The Metropolitan Transportation Authority (MTA), like Delta House, is always on the brink of disaster, perhaps explaining why the MTA has either initiated, or been on the receiving end of, really stupid and futile gestures. Examples abound.
MTA chairman and chief executive officer Jay Walder stunned me last month when he appeared at a press conference with New York City students who were concerned that, because of proposed state and city budget cuts, they might someday lose their free and discounted MTA subway and bus trips. Yeah, after a lifetime of free or discounted rides, it had to be a bummer for these teenagers to realize their parents might actually have to pay fair-market value ($2.25 per trip) for a student MetroCard. Also, doesn’t anyone within the five boroughs reside within walking distance of their school?
“I strongly believe that students in New York City should be able to travel to school without paying, just like students around the state,” Chairman Walder stated, in a news release, adding later, “I wish I could commit to fund this program, but the MTA simply does not have the money to cover this State and City responsibility any longer.”
The Paterson administration is facing a $9 billion budget deficit and rightfully determined that this MTA student perk was neither politically justifiable nor economically sustainable. Even The New York Times editorial board, which rarely encounters a governmental subsidy it doesn’t like, had trouble last week defending the MTA’s insistence it needs to continue spending $214 million a year for city students’ free and discounted subway and bus trips while the MTA was at the same time reducing services because of budgetary constraints. Memo to Mr. Walder: Leave the grandstanding to others, and preserve your credibility, the most important asset you’ll ever have.
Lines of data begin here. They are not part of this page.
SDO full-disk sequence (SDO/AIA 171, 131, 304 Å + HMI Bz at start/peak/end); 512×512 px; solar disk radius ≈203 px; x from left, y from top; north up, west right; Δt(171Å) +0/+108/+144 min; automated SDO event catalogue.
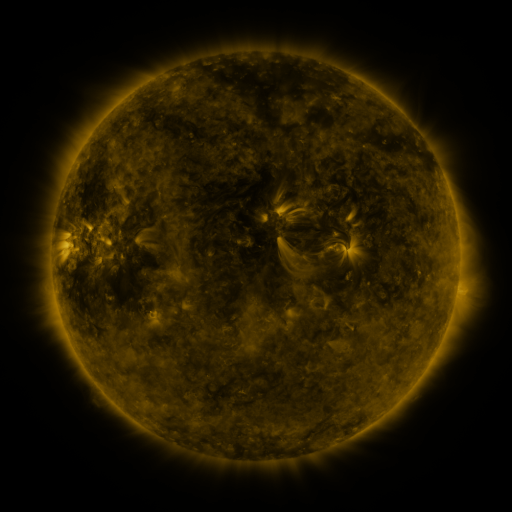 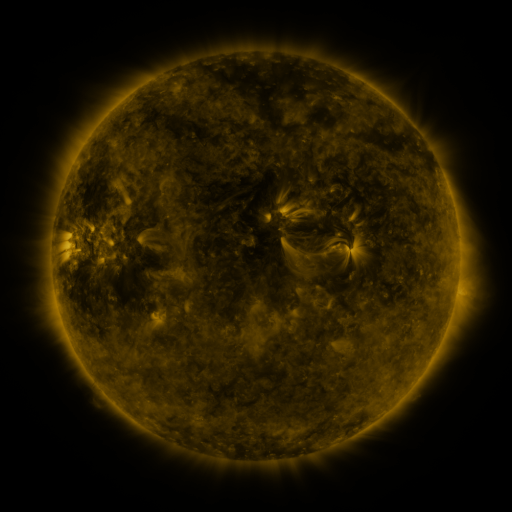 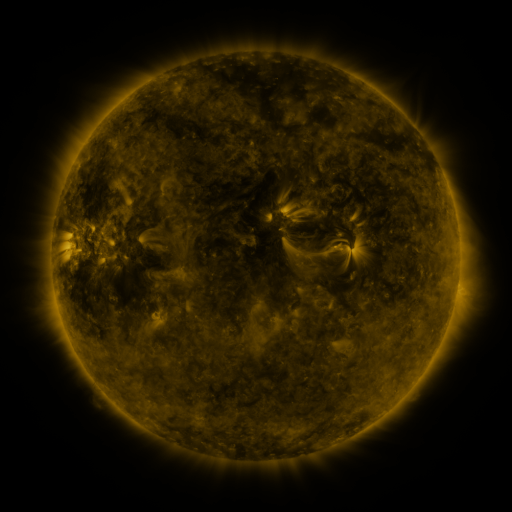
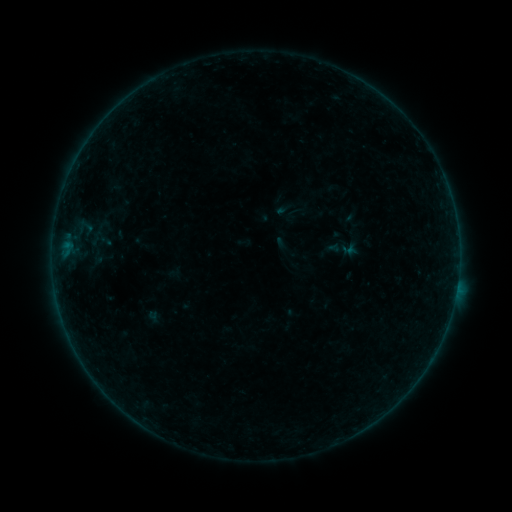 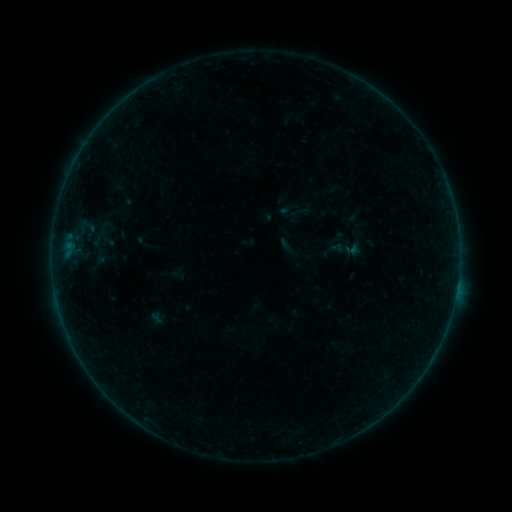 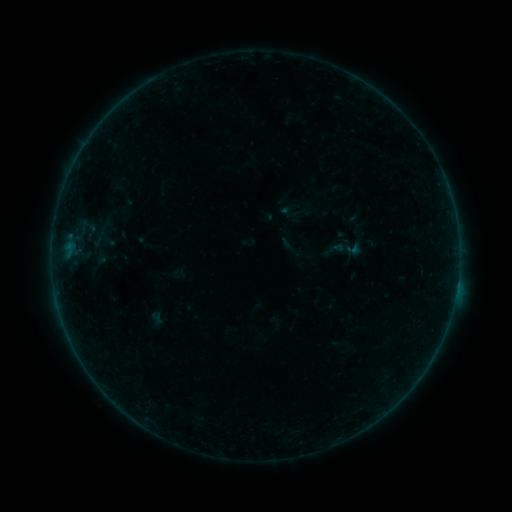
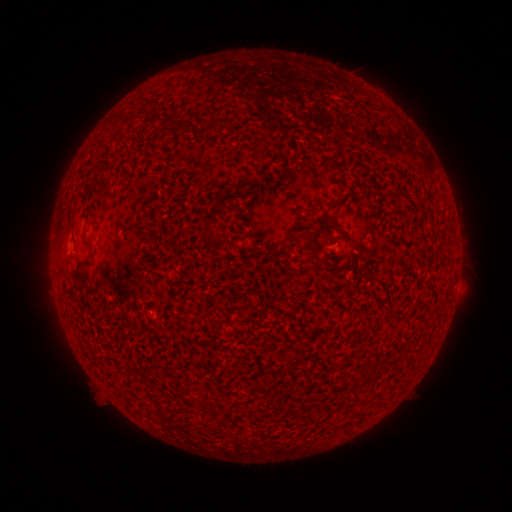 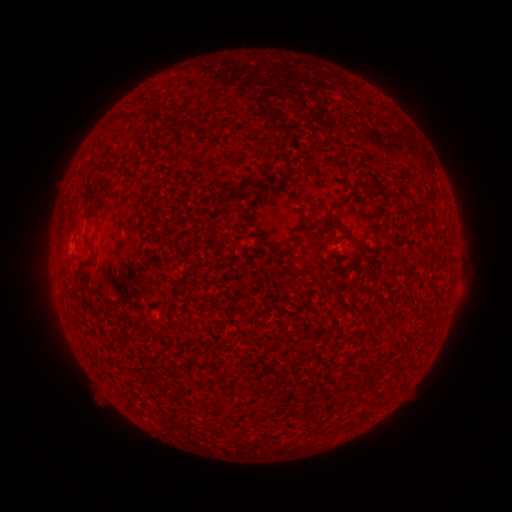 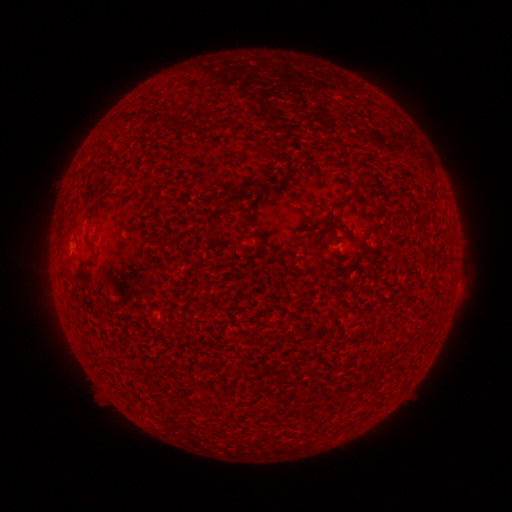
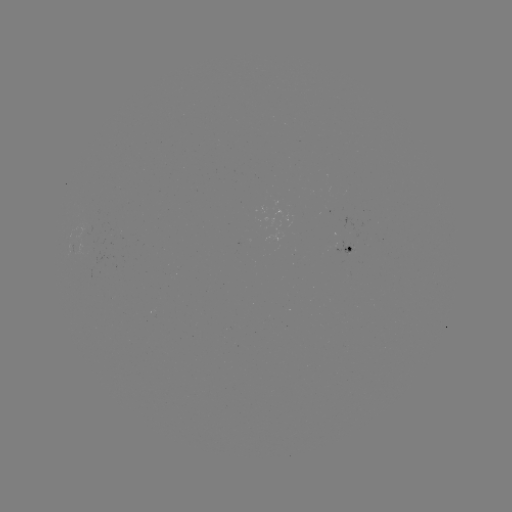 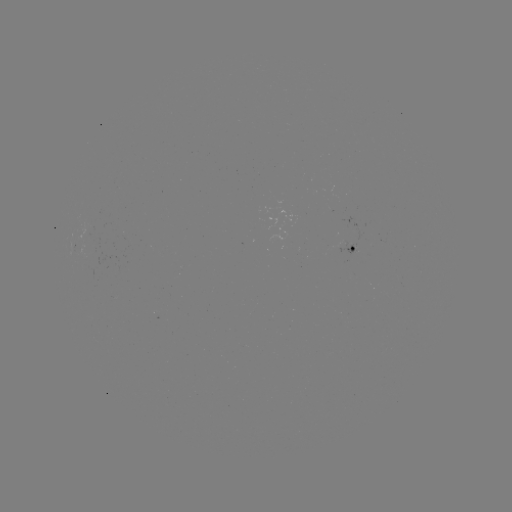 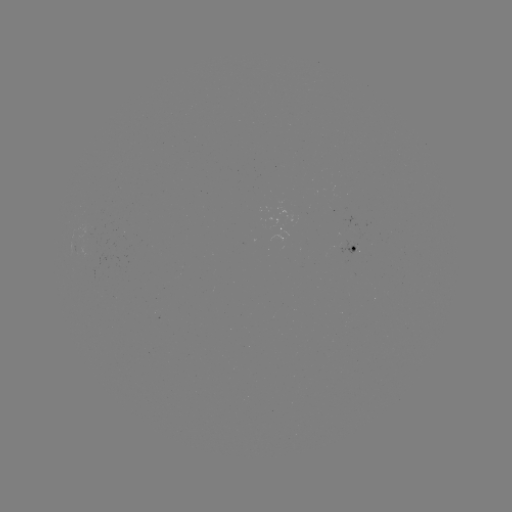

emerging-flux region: (337, 242, 358, 256)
Really stupid and futile MTA-related gestures have taken place in Suffolk County, too. The town supervisors of Babylon, Brookhaven, Huntington, Islip, Riverhead, Smithtown and Southampton announced on March 29 their intent to file a lawsuit against the state and the MTA, challenging the validity of the MTA payroll tax. The tax, imposed by the Democrat-controlled state Legislature in 2009, extracts $340 out of every $100,000 earned in New York’s 12 downstate counties, and allocates those monies into the MTA’s coffers.
Governments are not exempt from the MTA payroll tax, and these seven town supervisors have paid the fee as municipal employers. Yet, if you’re going to launch a court action which could blow a $1 billion-plus hole in the MTA’s annual operating budget, aren‘t you obligated to explain how you’d make up the shortfall? Nah, I doubt the town supervisors even want to win the lawsuit. They’ve got their headlines, and can now get on with the important business of steering the MTA payroll tax litigation work to their favorite private-sector law firms.
Mike Barry, a corporate communications consultant, has worked in government and journalism.